Task instructions:
1. From the forum post about vector direction, set down the passage from "I'd like to" to "catching on to." word for word.
2. In the forum post about vector direction, what value does the Sign method return when y*v2.x is greater than x*v2.y?

# Understanding math used to determine if vector is clockwise / counterclockwise from your vector

I'm reading Programming Game AI by Example by Mat Buckland. In the Math & Physics primer chapter there's a listing of the declaration of a class used to represent 2D vectors.

This class contains a method called Sign. It's implementation is as follows

//------------------------ Sign ------------------------------------------
//
//  returns positive if v2 is clockwise of this vector,
//  minus if anticlockwise (Y axis pointing down, X axis to right)
//------------------------------------------------------------------------
enum {clockwise = 1, anticlockwise = -1};

inline int Vector2D::Sign(const Vector2D& v2)const
{
if (y*v2.x > x*v2.y)
{
return anticlockwise;
}
else
{
return clockwise;
}
}


Can someone explain the vector rules that make this hold true?

What do the values of y*v2.x and x*v2.y that are being compared actually represent?

I'd like to have a solid understanding of why this works rather than just accepting that it does without figuring it out. I feel like it's something really obvious that I'm just not catching on to.

Provided data:
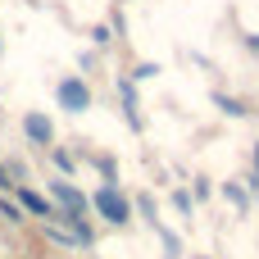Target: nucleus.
<instances>
[{"mask_svg":"<svg viewBox=\"0 0 259 259\" xmlns=\"http://www.w3.org/2000/svg\"><path fill=\"white\" fill-rule=\"evenodd\" d=\"M87 205H91V209H96L105 223H114V228H123V223L132 219V200H127V196H123L114 182H100V187H96V196H91Z\"/></svg>","mask_w":259,"mask_h":259,"instance_id":"1","label":"nucleus"},{"mask_svg":"<svg viewBox=\"0 0 259 259\" xmlns=\"http://www.w3.org/2000/svg\"><path fill=\"white\" fill-rule=\"evenodd\" d=\"M50 205H55V214H64V219H82V223H87V209H91L87 196H82L68 178H55V182H50Z\"/></svg>","mask_w":259,"mask_h":259,"instance_id":"2","label":"nucleus"},{"mask_svg":"<svg viewBox=\"0 0 259 259\" xmlns=\"http://www.w3.org/2000/svg\"><path fill=\"white\" fill-rule=\"evenodd\" d=\"M55 100H59L64 114H87V109H91V87H87L82 77H59Z\"/></svg>","mask_w":259,"mask_h":259,"instance_id":"3","label":"nucleus"},{"mask_svg":"<svg viewBox=\"0 0 259 259\" xmlns=\"http://www.w3.org/2000/svg\"><path fill=\"white\" fill-rule=\"evenodd\" d=\"M23 137H27L32 146H50V141H55V127H50V118H46L41 109H32V114H23Z\"/></svg>","mask_w":259,"mask_h":259,"instance_id":"4","label":"nucleus"},{"mask_svg":"<svg viewBox=\"0 0 259 259\" xmlns=\"http://www.w3.org/2000/svg\"><path fill=\"white\" fill-rule=\"evenodd\" d=\"M14 191H18V205H23V209H27L32 219H55V205H50V200H46L41 191H32V187H23V182H18Z\"/></svg>","mask_w":259,"mask_h":259,"instance_id":"5","label":"nucleus"},{"mask_svg":"<svg viewBox=\"0 0 259 259\" xmlns=\"http://www.w3.org/2000/svg\"><path fill=\"white\" fill-rule=\"evenodd\" d=\"M118 91H123V114H127V123H132V127H141V109H137V87H132V82L123 77V82H118Z\"/></svg>","mask_w":259,"mask_h":259,"instance_id":"6","label":"nucleus"},{"mask_svg":"<svg viewBox=\"0 0 259 259\" xmlns=\"http://www.w3.org/2000/svg\"><path fill=\"white\" fill-rule=\"evenodd\" d=\"M214 105H219V109H223L228 118H246V114H250V109H246V105H241L237 96H214Z\"/></svg>","mask_w":259,"mask_h":259,"instance_id":"7","label":"nucleus"},{"mask_svg":"<svg viewBox=\"0 0 259 259\" xmlns=\"http://www.w3.org/2000/svg\"><path fill=\"white\" fill-rule=\"evenodd\" d=\"M223 196H228L237 209H246V205H250V191H246V187H237V182H228V187H223Z\"/></svg>","mask_w":259,"mask_h":259,"instance_id":"8","label":"nucleus"},{"mask_svg":"<svg viewBox=\"0 0 259 259\" xmlns=\"http://www.w3.org/2000/svg\"><path fill=\"white\" fill-rule=\"evenodd\" d=\"M173 209H178V214H191V209H196L191 191H182V187H178V191H173Z\"/></svg>","mask_w":259,"mask_h":259,"instance_id":"9","label":"nucleus"},{"mask_svg":"<svg viewBox=\"0 0 259 259\" xmlns=\"http://www.w3.org/2000/svg\"><path fill=\"white\" fill-rule=\"evenodd\" d=\"M137 209H141L150 223H159V209H155V200H150V196H137Z\"/></svg>","mask_w":259,"mask_h":259,"instance_id":"10","label":"nucleus"},{"mask_svg":"<svg viewBox=\"0 0 259 259\" xmlns=\"http://www.w3.org/2000/svg\"><path fill=\"white\" fill-rule=\"evenodd\" d=\"M155 73H159L155 64H137V73H132V77H137V82H146V77H155Z\"/></svg>","mask_w":259,"mask_h":259,"instance_id":"11","label":"nucleus"},{"mask_svg":"<svg viewBox=\"0 0 259 259\" xmlns=\"http://www.w3.org/2000/svg\"><path fill=\"white\" fill-rule=\"evenodd\" d=\"M55 164H59L64 173H73V155H68V150H55Z\"/></svg>","mask_w":259,"mask_h":259,"instance_id":"12","label":"nucleus"},{"mask_svg":"<svg viewBox=\"0 0 259 259\" xmlns=\"http://www.w3.org/2000/svg\"><path fill=\"white\" fill-rule=\"evenodd\" d=\"M0 214H5L9 223H18V219H23V209H18V205H5V200H0Z\"/></svg>","mask_w":259,"mask_h":259,"instance_id":"13","label":"nucleus"},{"mask_svg":"<svg viewBox=\"0 0 259 259\" xmlns=\"http://www.w3.org/2000/svg\"><path fill=\"white\" fill-rule=\"evenodd\" d=\"M91 41H96V46H109L114 36H109V27H96V32H91Z\"/></svg>","mask_w":259,"mask_h":259,"instance_id":"14","label":"nucleus"},{"mask_svg":"<svg viewBox=\"0 0 259 259\" xmlns=\"http://www.w3.org/2000/svg\"><path fill=\"white\" fill-rule=\"evenodd\" d=\"M0 187H9V182H5V164H0Z\"/></svg>","mask_w":259,"mask_h":259,"instance_id":"15","label":"nucleus"},{"mask_svg":"<svg viewBox=\"0 0 259 259\" xmlns=\"http://www.w3.org/2000/svg\"><path fill=\"white\" fill-rule=\"evenodd\" d=\"M250 46H255V50H259V36H250Z\"/></svg>","mask_w":259,"mask_h":259,"instance_id":"16","label":"nucleus"},{"mask_svg":"<svg viewBox=\"0 0 259 259\" xmlns=\"http://www.w3.org/2000/svg\"><path fill=\"white\" fill-rule=\"evenodd\" d=\"M191 259H209V255H191Z\"/></svg>","mask_w":259,"mask_h":259,"instance_id":"17","label":"nucleus"}]
</instances>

Answers to the exercises:
1.
I'd like to have a solid understanding of why this works rather than just accepting that it does without figuring it out. I feel like it's something really obvious that I'm just not catching on to.

2. It returns anticlockwise, which is defined as -1.